Auch wenn uns eine solche Befragung in die Nähe der Rechtsradikalen, vielleicht sogar in ihre »geistigen Vorgärten« führt, so dürfte sie nicht aus Gründen des Nationalismusverdachts fallen gelassen werden, wie die CDU das anlässlich des Europawahlkampfes und im Oktober 2004 gemacht hat, weil Multikulti-Gutmenschen uns einreden wollen, sie wüssten besser, was uns fromme! Weil diese Frage zu wichtig ist, darf man sie nicht den Berufspolitikern überlassen!!! Es können doch nicht rund zwei Drittel bis drei Viertel der deutschen Bevölkerung unter den Verdacht rechtsextremistischer Gesinnung gestellt werden, wenn SPD und Grüne den Fehler von CDU-Politikern aus vorangegangenen Jahrzehnten, von Hallstein bis Kohl, perpetuieren wollen und wir Bürger in Europa uns als Souverän der Politiker dagegen wehren wollen!

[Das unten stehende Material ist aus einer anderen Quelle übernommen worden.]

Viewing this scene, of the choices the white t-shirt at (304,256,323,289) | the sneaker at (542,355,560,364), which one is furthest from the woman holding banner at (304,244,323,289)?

Auf dem CSU-Parteitag wurde am 20.11.04 einstimmig(!) die Aufnahme der asiatischen Türkei in die Europäische Union abgelehnt.


Solche von unserer Kultur so stark abweichenden Einstellungen und Verhältnisse, die »Mörder aus verloren geglaubter Ehre« bis zu Ehrenmorden und zur Blutrache treiben, sind mir von in den USA lebenden Mexikanern aus den USA bisher nicht bekannt geworden. Und trotzdem liegt in den USA, die die Europäer seit Jahrzehnten zur Aufnahme der Türkei in die EU drängen, die Integration viel »kulturnäherer« Ausländer wie der Mexikaner auch dort sehr im Argen! Da können wir abschätzen, wie wenig Erfolg Integrationsversuchen gegenüber der unserer europäischen Kultur wesentlich »ferneren« türkischen Kultur und anderen uns fremden Kulturen vom Balkan, aus Arabien und wegen der geographischen Nähe aus Nordafrika im Großen und Ganzen beschieden sein wird! Bisher hat noch kein verantwortlicher Politiker die Integration der Türken selbst der dritten und vierten Generation in die deutsche Gesellschaft – von lobenswerten individuellen Ausnahmen abgesehen - für befriedigend gelöst, geschweige denn für erfolgreich erklärt! Alt-Bundes­kanz­ler Schmidt bezeichnete es Ende 2004 als politischen Fehler, "dass wir zu Beginn der sechziger Jahre Gastarbeiter aus fremden Kulturen ins Land holten".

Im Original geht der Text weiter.